Developing civic friendships
The RH debate has become a test case for us as a nation to think about how we can live in a socially differentiated society, where its members subscribe to a plurality of forms of knowledge arising from different experiences. Though a good number of us cling desperately to the promise of a unified nation from our beleaguered history of political fracture and cultural regionalism, the ability to engage into dialogue and learn from those whose backgrounds are so different from us is precisely what is needed for democratic participation. Other-regarding citizens are needed in this debate, those who, in the words of sociologist Randy David, “do not merely speak, but initiate new beginnings.” To deepen democratic practice in contemporary Philippines, it is no longer enough for us to say what we think, but understand its implications to the broader polity. The idea is not to always to push for consensus on truth claims which are often irreconcilable in a context where there are no longer timeless and authoritative sources of moral validity. Instead, we should aim to speak in terms that are noble and ennobling, the kind that generates “civic friendships.” Much like friends whose disagreements deepen rather than terminate a relationship, citizens must commit to communicative norms that allow us to disagree again tomorrow. And just like friendships, this relationship can grow into one that is trusting and mutually satisfying through time and effort, constant engagement and openness.

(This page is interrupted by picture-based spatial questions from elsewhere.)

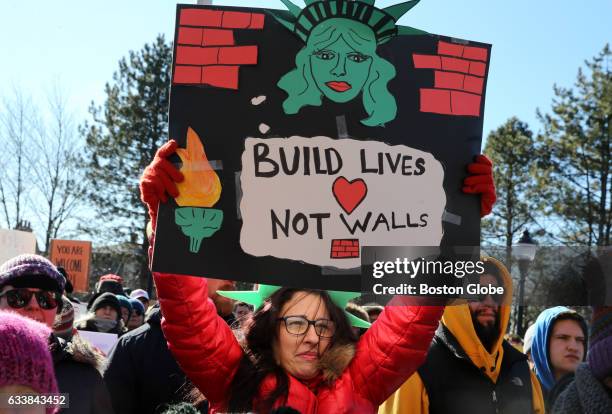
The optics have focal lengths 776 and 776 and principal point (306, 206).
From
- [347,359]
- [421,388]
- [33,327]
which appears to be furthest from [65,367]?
[421,388]

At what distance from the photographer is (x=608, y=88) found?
1021 inches

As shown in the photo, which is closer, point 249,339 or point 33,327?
point 33,327

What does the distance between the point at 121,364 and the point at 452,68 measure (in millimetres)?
2089

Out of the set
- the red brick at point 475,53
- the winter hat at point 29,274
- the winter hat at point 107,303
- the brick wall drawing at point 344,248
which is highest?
the red brick at point 475,53

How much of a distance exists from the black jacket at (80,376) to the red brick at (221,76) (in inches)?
47.4

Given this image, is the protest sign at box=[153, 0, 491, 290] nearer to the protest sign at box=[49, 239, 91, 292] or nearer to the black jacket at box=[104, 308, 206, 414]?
the black jacket at box=[104, 308, 206, 414]

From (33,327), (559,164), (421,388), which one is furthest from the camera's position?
(559,164)

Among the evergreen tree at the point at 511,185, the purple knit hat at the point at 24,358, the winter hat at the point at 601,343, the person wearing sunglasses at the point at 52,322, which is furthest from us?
the evergreen tree at the point at 511,185

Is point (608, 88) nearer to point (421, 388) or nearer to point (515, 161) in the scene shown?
point (515, 161)

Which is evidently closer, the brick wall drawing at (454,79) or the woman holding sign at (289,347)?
the woman holding sign at (289,347)

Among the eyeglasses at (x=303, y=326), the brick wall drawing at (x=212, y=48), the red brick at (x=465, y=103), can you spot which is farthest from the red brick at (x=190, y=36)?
the eyeglasses at (x=303, y=326)

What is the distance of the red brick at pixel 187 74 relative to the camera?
2775mm

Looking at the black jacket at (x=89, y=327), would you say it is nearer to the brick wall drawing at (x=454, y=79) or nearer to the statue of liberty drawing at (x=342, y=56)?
the statue of liberty drawing at (x=342, y=56)

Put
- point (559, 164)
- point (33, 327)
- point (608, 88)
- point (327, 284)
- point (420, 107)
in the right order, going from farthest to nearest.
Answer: point (559, 164)
point (608, 88)
point (420, 107)
point (327, 284)
point (33, 327)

Given the depth of social division and polarization today, it is becoming more apparent that the lasting consequences of the RH debate lie not just in the outcome of its vote, but in the relationships forged and fractured as a result of the words we have used against each other to argue, persuade, overwhelm, and ridicule. We should take the challenge of critically reflecting on our behaviour in the past months as a shared future for both camps is possible if each would seek to understand the thoughts that they hate.